>> begin DATASET CONTENT

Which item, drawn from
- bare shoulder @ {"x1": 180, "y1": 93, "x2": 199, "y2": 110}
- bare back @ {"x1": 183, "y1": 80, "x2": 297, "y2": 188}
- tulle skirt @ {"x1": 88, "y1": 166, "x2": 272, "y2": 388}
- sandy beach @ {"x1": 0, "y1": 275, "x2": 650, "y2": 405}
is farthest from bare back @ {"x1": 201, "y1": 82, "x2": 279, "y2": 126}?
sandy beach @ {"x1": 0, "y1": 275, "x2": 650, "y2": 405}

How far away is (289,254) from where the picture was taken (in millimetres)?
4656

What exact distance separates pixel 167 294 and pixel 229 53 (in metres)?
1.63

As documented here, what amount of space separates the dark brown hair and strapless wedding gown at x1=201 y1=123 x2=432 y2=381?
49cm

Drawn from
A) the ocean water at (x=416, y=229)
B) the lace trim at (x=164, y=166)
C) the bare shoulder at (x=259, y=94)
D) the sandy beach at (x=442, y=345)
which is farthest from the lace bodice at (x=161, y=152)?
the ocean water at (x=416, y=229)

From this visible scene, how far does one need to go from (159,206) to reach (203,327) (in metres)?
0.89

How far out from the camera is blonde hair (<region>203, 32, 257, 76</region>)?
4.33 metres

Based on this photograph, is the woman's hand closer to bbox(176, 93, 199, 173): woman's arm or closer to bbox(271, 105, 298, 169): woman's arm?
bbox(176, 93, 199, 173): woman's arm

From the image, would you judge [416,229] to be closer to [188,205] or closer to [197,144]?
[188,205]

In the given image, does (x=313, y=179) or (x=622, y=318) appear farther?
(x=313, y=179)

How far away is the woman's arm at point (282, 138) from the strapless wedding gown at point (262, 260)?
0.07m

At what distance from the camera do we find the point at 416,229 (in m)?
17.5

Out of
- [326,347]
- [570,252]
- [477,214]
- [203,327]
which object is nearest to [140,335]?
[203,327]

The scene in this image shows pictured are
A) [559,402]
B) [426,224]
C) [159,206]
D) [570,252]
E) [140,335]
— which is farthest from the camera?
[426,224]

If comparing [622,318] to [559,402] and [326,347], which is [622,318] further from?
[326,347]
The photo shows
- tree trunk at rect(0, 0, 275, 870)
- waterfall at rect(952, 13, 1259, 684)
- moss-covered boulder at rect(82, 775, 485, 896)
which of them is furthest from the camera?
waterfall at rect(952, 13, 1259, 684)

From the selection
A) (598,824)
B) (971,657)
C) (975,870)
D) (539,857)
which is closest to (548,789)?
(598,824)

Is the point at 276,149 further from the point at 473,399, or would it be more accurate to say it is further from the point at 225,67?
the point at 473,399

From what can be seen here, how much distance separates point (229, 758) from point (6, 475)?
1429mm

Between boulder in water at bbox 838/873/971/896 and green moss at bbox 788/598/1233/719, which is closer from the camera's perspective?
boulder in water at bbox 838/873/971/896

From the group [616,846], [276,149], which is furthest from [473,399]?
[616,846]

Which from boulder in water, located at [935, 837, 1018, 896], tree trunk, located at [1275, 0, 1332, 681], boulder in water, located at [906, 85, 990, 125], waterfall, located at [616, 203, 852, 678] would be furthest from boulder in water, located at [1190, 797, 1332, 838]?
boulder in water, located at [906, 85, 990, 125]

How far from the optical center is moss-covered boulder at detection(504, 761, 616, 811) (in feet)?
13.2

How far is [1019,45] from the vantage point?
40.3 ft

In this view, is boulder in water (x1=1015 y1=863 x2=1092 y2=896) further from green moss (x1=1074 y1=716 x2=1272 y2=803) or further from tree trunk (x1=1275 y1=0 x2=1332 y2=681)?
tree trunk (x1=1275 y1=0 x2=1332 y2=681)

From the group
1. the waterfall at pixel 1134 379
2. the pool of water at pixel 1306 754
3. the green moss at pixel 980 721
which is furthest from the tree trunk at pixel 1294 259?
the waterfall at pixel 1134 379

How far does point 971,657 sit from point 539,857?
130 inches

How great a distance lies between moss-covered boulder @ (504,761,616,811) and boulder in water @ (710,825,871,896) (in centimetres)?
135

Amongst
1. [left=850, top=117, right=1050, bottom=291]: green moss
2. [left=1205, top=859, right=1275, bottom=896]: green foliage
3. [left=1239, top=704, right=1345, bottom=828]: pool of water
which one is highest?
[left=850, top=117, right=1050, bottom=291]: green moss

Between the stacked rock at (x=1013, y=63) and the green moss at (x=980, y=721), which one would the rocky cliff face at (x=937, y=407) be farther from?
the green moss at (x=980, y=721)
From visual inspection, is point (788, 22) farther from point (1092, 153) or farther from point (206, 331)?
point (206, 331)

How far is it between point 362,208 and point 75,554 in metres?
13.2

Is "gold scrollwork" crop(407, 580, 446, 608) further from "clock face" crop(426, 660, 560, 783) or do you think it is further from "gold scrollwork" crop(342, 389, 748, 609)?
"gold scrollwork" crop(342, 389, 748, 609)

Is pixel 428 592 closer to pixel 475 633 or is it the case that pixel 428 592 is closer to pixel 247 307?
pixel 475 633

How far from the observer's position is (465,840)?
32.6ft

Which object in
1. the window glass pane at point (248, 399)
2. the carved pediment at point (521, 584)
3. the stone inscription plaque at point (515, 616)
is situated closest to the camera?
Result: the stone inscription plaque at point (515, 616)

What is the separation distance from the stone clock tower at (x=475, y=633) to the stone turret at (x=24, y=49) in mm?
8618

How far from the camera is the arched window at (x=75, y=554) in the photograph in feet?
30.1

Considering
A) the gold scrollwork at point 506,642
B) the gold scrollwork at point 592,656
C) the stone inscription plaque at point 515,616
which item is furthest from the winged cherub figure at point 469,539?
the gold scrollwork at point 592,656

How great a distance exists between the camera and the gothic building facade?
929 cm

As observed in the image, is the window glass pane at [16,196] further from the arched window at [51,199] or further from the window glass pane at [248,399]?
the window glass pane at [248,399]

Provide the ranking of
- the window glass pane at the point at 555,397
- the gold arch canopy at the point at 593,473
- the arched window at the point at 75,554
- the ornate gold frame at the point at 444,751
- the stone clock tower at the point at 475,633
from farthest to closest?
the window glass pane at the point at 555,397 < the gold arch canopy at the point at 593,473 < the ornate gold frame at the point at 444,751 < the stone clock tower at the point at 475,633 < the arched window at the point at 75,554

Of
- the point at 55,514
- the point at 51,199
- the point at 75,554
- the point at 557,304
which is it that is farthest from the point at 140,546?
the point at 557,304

>> end DATASET CONTENT

WHAT YOU HAVE TO DO - Collect every line of the material above that contains the string "moss". Uppercase and lowercase count as different.

RESPONSE FOR THIS EXERCISE -
- moss-covered boulder at rect(82, 775, 485, 896)
Between boulder in water at bbox 838/873/971/896 and green moss at bbox 788/598/1233/719, which is closer from the camera's perspective?
How far from the optical center is moss-covered boulder at detection(504, 761, 616, 811) (in feet)?
In this view, is boulder in water (x1=1015 y1=863 x2=1092 y2=896) further from green moss (x1=1074 y1=716 x2=1272 y2=803) or further from tree trunk (x1=1275 y1=0 x2=1332 y2=681)?
3. the green moss at pixel 980 721
How great a distance lies between moss-covered boulder @ (504,761,616,811) and boulder in water @ (710,825,871,896) (in centimetres)?
1. [left=850, top=117, right=1050, bottom=291]: green moss
[left=850, top=117, right=1050, bottom=291]: green moss
Between the stacked rock at (x=1013, y=63) and the green moss at (x=980, y=721), which one would the rocky cliff face at (x=937, y=407) be farther from?
the green moss at (x=980, y=721)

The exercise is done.